Não há uma parte do audiovisual brasileiro, desde o Cinema Novo aos tempos atuais, que não tenha sido tocada direta ou indiretamente por Nelson Xavier. Podemos enxergar em todos estes espaços a mão do grande artista, um ator de corporalidade e gestual extremamente criativos, ao mesmo tempo em que aquilo que suas mãos construíram ou realizaram transcendeu o mundo material e alcançou o imaginário coletivo.

 

Nelson foi um militar arrependido de seguir ordens com as quais não concordava em pleno cenário que levaria à Ditadura no clássico “Os fuzis” de Ruy Guerra. Foi também um vendedor de caixões em “A falecida” de Leon Hirszman. Foi o melhor amigo de um fantasma em “Dona Flor e seus dois maridos” de Bruno Barreto. E um proletariado defendendo sua classe no filme que codirigiu com Ruy Guerra, “A queda”. Foi um sindicalista que pune fura-greves em “Eles não usam black-tie” também de Leon Hirszman.
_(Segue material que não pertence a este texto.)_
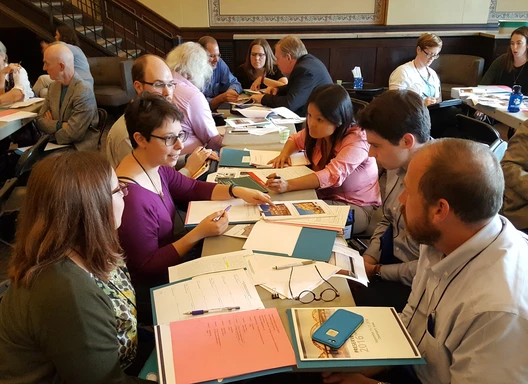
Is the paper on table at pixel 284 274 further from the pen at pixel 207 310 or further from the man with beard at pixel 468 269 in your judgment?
the man with beard at pixel 468 269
E até encarnou o maior espírita brasileiro em “Chico Xavier” de Daniel Filho.

 

Pois a relação entre o que as mãos constroem e o imaginário advindo desta construção é exatamente o que vem a ser seu último longa-metragem lançado em circuito comercial: “Comeback: Um matador nunca se aposenta”, sobre um ex-matador de aluguel que vive da fama de outrora em relação ao recorde de vidas que teria tirado, mesmo que este fato possa ou não corresponder à realidade – com uma leve inspiração em “O homem que matou o facínora” de John Ford. Escrito e dirigido pela revelação Erico Rassi, que ganhou os prêmios de melhor filme e direção no Festin – Portuguese Film Festival 2017, o filme, que também faturou a láurea de melhor ator para Nelson Xavier no Festival do Rio 2016, é um faroeste contemporâneo construído sobre a desconstrução do mito e o renascimento na terceira idade, tema ainda pouco tratado até hoje nos cinemas.

 

Por meio de excelentes referências de gênero e uma tessitura musical que dita o réquiem do pistoleiro, composição dos irmãos Guilherme e Gustavo Garbato, o cineasta Erico Rassi empodera a velhice em cenas cruas, quase documentais. A direção de arte de Carol Tanajura e a fotografia de André Carvalheira brincam de pintar sombras como em quadros de Caravaggio ou Goya, gerando excelentes contrastes que iluminam apenas silhuetas entre batentes de porta e varandas empoeiradas. Carros que levantam terra como cavalos na linha do horizonte de ruas não pavimentadas, subindo as ladeiras para além do horizonte moral da cidade, mostram que os duelos ao pôr do sol ocorrerão na construção de símbolos acima do estabelecido pela sociedade.

 

Em vez de desacelerar com a idade, Nelson Xavier se agigantou, como se necessitasse ganhar o prêmio de revelação a cada década. Sua arte transcende e cura, tornando-o imortal. E, enfim, o derradeiro legado nesta década extremamente prolífica de sua carreira ironicamente fala do retorno triunfal de alguém que nunca foi, mas que regressa agora da despedida do mundo material para ficar eterno na lembrança de todos.